From Kolkata to Dublin via Kabul: Tagore’s Internationalism And Cinema
At a symposium organised to mark the 150th birth year of Rabindranath Tagore in Dublin last month, the organising team – a small group of five academics with an interest in South Asia, working across universities and disciplines in Ireland – decided to screen Kabuliwala (Hemen Gupta/Bimal Roy, 1961) as part of the programme.
The symposium was inherently interdisciplinary, touching upon Tagore’s internationalism, his perception of East-West relations, and his contribution to literature, political thought, theatre, cinema, and poetry.
Tagore’s tremendous influence on the Indian imagination is evident in the enthusiastic response the philosopher’s 150th birth year has invited in the shape of renewed engagements with his ideas irrespective of regional, linguistic or national affiliations both within and outside India. If Tagore was rooted in the language and culture of Bengal, shaping it for the generations to follow, his intellectual and imaginative explorations abided by no linguistic, regional or cultural boundaries, freely embracing the world for inspiration, content and idiom.

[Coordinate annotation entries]
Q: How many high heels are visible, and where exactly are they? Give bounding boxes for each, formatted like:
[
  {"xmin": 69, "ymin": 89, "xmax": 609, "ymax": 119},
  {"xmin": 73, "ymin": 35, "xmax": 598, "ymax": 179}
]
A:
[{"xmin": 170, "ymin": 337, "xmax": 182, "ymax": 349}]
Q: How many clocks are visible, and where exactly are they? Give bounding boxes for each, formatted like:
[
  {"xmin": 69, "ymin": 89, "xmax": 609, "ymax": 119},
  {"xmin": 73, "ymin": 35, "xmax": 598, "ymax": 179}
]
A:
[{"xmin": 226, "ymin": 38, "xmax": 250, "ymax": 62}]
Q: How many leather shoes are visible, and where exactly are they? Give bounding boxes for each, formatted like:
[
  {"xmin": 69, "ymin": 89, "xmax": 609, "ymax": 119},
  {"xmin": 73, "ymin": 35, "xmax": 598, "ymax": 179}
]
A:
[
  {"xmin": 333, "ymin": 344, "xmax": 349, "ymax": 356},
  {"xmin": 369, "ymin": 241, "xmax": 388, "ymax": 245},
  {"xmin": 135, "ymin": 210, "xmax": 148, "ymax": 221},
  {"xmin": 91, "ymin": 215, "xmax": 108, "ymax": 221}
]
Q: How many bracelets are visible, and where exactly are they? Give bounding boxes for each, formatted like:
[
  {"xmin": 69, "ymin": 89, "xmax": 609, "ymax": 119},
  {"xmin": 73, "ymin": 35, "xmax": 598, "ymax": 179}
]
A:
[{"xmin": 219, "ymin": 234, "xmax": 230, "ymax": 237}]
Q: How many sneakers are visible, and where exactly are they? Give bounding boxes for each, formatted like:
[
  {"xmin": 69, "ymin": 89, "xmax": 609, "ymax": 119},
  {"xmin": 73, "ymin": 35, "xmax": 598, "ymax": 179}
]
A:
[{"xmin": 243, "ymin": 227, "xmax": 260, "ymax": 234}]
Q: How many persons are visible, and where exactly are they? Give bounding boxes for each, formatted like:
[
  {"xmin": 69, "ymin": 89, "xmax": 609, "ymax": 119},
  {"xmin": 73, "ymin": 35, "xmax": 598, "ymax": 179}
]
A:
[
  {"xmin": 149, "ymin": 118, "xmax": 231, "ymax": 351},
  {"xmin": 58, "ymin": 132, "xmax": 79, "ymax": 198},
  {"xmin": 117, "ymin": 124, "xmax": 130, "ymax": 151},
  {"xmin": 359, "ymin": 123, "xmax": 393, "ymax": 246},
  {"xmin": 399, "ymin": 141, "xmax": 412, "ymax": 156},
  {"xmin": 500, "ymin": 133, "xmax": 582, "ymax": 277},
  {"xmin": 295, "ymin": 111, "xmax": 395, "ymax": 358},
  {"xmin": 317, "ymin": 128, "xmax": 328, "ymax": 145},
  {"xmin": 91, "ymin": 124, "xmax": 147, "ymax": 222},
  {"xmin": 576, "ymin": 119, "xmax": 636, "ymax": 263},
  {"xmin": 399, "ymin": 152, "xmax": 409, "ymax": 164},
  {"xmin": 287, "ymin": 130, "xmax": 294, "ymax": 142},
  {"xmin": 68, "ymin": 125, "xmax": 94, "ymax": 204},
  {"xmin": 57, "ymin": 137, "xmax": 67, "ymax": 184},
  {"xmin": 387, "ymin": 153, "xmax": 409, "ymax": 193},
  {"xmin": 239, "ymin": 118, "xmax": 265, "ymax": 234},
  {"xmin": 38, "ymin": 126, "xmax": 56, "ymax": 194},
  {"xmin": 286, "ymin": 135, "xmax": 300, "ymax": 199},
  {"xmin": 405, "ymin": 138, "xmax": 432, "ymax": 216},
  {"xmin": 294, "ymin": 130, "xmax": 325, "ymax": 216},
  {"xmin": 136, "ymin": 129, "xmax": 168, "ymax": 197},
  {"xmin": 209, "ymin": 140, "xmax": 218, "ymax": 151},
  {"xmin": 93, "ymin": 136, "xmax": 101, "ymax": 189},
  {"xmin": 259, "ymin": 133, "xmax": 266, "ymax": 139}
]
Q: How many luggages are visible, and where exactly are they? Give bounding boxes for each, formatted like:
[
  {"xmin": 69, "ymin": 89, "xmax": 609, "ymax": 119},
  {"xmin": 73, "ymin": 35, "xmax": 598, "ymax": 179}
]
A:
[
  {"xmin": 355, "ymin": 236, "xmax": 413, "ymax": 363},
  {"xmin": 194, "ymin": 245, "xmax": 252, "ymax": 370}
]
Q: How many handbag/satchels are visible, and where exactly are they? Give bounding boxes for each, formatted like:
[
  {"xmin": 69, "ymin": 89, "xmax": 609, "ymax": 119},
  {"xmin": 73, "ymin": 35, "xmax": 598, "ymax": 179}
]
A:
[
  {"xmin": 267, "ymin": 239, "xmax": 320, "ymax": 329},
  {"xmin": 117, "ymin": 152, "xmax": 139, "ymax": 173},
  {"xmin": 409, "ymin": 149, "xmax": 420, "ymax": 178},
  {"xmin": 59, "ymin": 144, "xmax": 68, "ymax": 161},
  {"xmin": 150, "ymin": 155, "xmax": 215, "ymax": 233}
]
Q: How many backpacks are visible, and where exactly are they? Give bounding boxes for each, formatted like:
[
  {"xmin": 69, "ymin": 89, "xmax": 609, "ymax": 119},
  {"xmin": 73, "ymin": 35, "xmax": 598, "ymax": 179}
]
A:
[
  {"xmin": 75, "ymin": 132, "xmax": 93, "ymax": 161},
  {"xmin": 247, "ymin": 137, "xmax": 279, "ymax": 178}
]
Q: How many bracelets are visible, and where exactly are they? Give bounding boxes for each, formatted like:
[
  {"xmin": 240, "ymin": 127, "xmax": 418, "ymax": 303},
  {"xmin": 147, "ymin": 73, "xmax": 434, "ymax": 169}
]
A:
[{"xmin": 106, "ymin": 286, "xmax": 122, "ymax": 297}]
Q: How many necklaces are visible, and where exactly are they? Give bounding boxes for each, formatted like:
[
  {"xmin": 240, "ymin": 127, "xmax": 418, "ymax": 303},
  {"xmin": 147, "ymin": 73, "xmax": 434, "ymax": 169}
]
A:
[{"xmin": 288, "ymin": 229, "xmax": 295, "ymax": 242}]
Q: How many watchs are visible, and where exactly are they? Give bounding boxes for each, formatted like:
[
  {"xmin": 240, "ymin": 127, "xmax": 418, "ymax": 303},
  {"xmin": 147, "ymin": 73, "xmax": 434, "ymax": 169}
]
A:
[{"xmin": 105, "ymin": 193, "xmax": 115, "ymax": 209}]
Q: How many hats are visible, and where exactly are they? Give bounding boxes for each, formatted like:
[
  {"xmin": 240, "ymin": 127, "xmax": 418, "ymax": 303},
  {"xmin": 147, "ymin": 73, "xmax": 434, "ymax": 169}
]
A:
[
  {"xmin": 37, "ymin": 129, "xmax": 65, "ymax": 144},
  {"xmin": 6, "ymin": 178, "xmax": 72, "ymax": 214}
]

■ Exercise requirements:
[a] Repeat everything in the Tagore article from "The symposium was" down to "content and idiom.".
[b] Which film did the organizers screen at the Dublin symposium described in the Tagore article?
The material plays no part here.

■ Answers to the exercise:
[a]
The symposium was inherently interdisciplinary, touching upon Tagore’s internationalism, his perception of East-West relations, and his contribution to literature, political thought, theatre, cinema, and poetry.
Tagore’s tremendous influence on the Indian imagination is evident in the enthusiastic response the philosopher’s 150th birth year has invited in the shape of renewed engagements with his ideas irrespective of regional, linguistic or national affiliations both within and outside India. If Tagore was rooted in the language and culture of Bengal, shaping it for the generations to follow, his intellectual and imaginative explorations abided by no linguistic, regional or cultural boundaries, freely embracing the world for inspiration, content and idiom.

[b] Kabuliwala (Hemen Gupta/Bimal Roy, 1961).